• _Jobs_
a. According to the eurozone meeting transcript, by how many months had the deadlines already been postponed on the 20th of February?
b. Write the next part of the eurozone meeting transcript, picking up right after its final line.

>> BEGIN Provided text

Thank you, Jeroen. I think, uh, uh speaking on behalf of the country, that is a firm believer in the Euro and the virtue, uh, of what we have built together, uh, around that common currency, today’s very sad day. Um, it’s a very sad day because we had all tried, uh, from the beginning of the year to find solutions and today it seems that there’s very little hope left. I must concur with those who have mentioned their prime minister who was really shocked to hear the news that the referendum would be held, as there was the summit a couple of hours ago. But this was not mentioned, at least to our knowledge, it was not mentioned. And I speaking with many colleagues, it seems that no one was informed. Obviously, this is the contrary of building confidence.

Pierre Moscovici (01:09:03):

Now, nobody’s disputing or questioning the right of Greece hold a referendum on such an important subject. But what is really troublesome is the timing of this announcement because if that is, um, what’s the intention of the Greek government, this decision could have been taken months ago or at least weeks ago. So today, this late referendum interferes with the whole timetable that we have agreed together.

Pierre Moscovici (01:09:41):

Now, we’re asked to postpone the deadlines, but may I remember with you all together, we have already postponed by four months on the 20th of February the deadlines. [inaudible 01:09:57] ample time to work and share different proposals which were not used efficiently. I’d also like to say that what is at stake is, uh, the credibility, uh, of the eurozone itself. We’ve been negotiating here four months and, uh, if it is the right of the Greek government to ask its population, what it thinks, uh, of an eventual deal, which is not on the table by the way. So we’re really wondering what is going to be asked and, to the Greek population. I completely agree with the questions mentioned by Michel Sapin. We also have public opinions and we have to explain to them what’s going on.

Pierre Moscovici (01:10:47):

So in this context, I really don’t see a perspective of how we can continue to negotiate. Where is there still space to find a common solution? Where is the space to still stay in the same common framework? That’s why I’m saying that today is very sad.

Jeroen Dijsselbloem (01:11:10):

Thank you. Harris?

>> END Provided text
>> BEGIN Recorded information

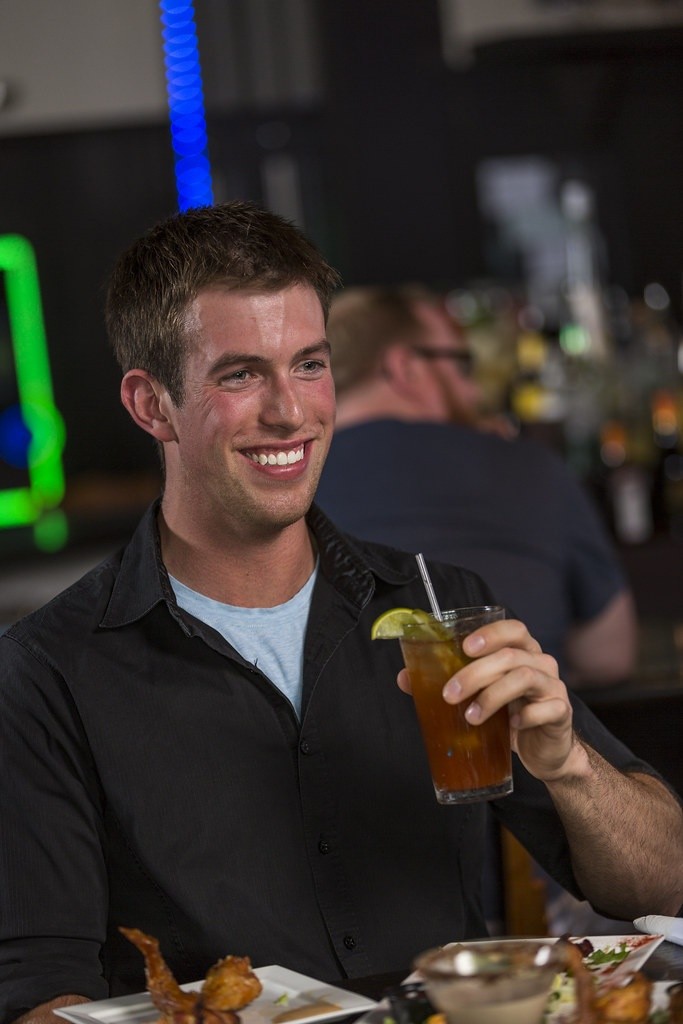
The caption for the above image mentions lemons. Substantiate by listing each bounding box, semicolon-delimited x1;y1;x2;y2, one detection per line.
370;607;420;639
412;608;462;672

>> END Recorded information

• _Exercise responses_
a. By four months.

b.
Harris Georgiades (01:11:20):

Thank you, Jeroen. Le- let me start by expressing my sympathy and my solidarity to the people of Greece. They have been through a lot and I fear that they will face even more difficulties in the times ahead. Uh, Greece is a country with an immense [inaudible 01:11:39] potential. But it is a potential which remains largely unutilized due to significant multi-dimensional structural deficiencies. This is why the direction of any effort should have been primarily towards structural reform and not towards taxes. Definitely not taxes that will simply maintain inefficient and wasteful public service. This is the worst kind of a austerity, the one which the state imposes upon its citizens [inaudible 01:12:20] through a heavy tax burden, so that [inaudible 01:12:30] can avoid the politically difficult and absolutely necessary fiscal consolidation.

Harris Georgiades (01:12:32):

Greece has found itself in such a protracted vicious circle of austerity because until now the [inaudible 01:12:39] of consolidation efforts always fell short of exce- expectations and remained incomplete. The support of Cyprus towards Greece has been expressed with not only with words, but with deeds. Through the PSI of 2012, Cypriot banks sustained a loss amounting to 25% of the GDP of the country, which led to the escalation of [inaudible 01:13:14] banking crisis and ultimately to the bailing of depositors.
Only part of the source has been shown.